Thursday, October 2, 2008

Bring on the Ting Mong

The male Ting Mong figure accepts some riel from this disabled former Army soldier
Traditionally used for raising funds by pagodas, important festivals like P'chum Ben see the appearance of the larger-than-life puppets with giant heads known as Ting Mong, hence it was no surprise to see them at Wat Han Chey, 20kms north of Kompong Cham city on Sunday. Accompanying the monks on their walk to the vihara, and amidst a cacophony of drums, whistles and clashing cymbals, the Ting Mong danced and pranced their way amongst the large crowd of onlookers, collecting small riel notes and drawing lots of laughter and giggles, especially from the children.
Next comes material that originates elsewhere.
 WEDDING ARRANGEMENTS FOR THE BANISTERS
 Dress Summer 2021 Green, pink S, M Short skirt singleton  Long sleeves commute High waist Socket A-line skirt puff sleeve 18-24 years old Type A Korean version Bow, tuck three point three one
Rooted in the animist beliefs of many Khmers, they are an important facet of Cambodian culture and despite their playful antics, these traditional clowns form a bridge between the spirit forces and their Buddhist beliefs. The male and female figures, with papier-mache heads and wooden hands, were accompanied by smaller characters including the monkey-boy and would perform a short dance at the promise of a cash windfall. They brought a smile to everyone's lips.
This small girl looked terrified by the two Ting Mong figures in front of her
Accompanied by monkey-boy, the two brightly-dressed Ting Mong figures danced through the crowds
These two Ting Mong figures at Wat Han Chey mercilessly teased the disabled boy sat on the ground, but he responded by lifting up the female's dress! The crowd loved it.